It is the Christmas meme of memes, but not like you know it: all hail the Nativity, invented by St Francis
THE Christmas crib is 800 years old. That’s right, the Nativity scene with ox, ass and manger wasn’t always a thing. It was the genius idea of St Francis of Assisi, who had returned from the Holy Land and thought to himself that the landscape around Greccio, near Assisi, was really like what he’d seen at Bethlehem, with all the rocks and things.
And so he asked the local lord for a hay-filled manger, viz, the trough animals ate from, plus ox and donkey. The lord duly obliged and St Francis brought them to a cave outside town, where he invited the locals to come and contemplate the bleak poverty in which the King of kings was born, because there was no room at the inn, “to see”, as St Francis said, “as much as possible with my bodily eyes the discomfort of his infant needs; how he lay in a manger, and how, with an ox and ass standing by, he was laid upon a bed of hay”.
The spirit of Christmas derives everything from that original installation of the manger in a cave
It was a hit. It trended. It became the meme of memes. The people of Greccio and “all those present experienced a new and indescribable joy in the presence of the Christmas scene”. And that, mark you, was a Nativity scene minus baby Jesus. St Francis just showed the manger with actual hay; it took later generations to put the Christ child in the manger, and usually, that only happens on Christmas Day.

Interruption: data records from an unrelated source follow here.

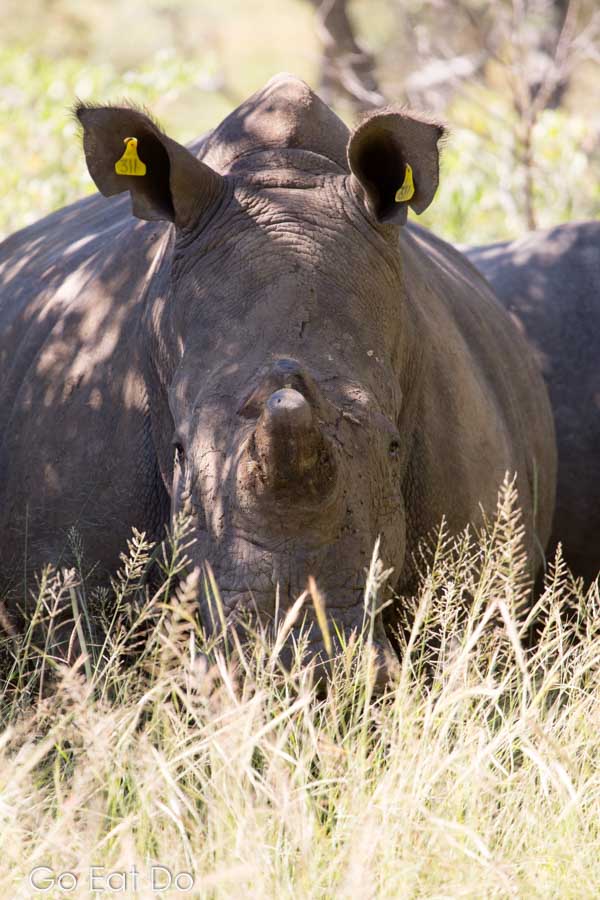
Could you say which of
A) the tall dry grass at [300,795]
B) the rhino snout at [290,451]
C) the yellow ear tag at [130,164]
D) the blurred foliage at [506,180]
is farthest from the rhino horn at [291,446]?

Until then, the whole cast is present, but not the baby around whom the drama plays. That attempt to visualise the events in Bethlehem is one of the defining points of Western civilisation. It was then we got the imaginative effort to visualise the birth of Christ which was the spur to the imagination of Europe for the last eight centuries. It’s the origin of the spirit behind our Christmas carols. “Away in a manger, no crib for a bed; the little Lord Jesus laid down his sweet head.” That’s what St Francis conjured up at Greccio in 1223. That’s what your local school Nativity play — if that’s still actually allowed — is all about, the attempt to replicate the old story.
All our Christmases are really a giant act of cultural appropriation, with the difference that the source of it all doesn’t mind a bit. Of course there have always been celebrations of midwinter, Roman or Norse, but the spirit of Christmas derives everything from that original installation of the manger in a cave, to bring home to us that God didn’t just become man; he became a poor baby.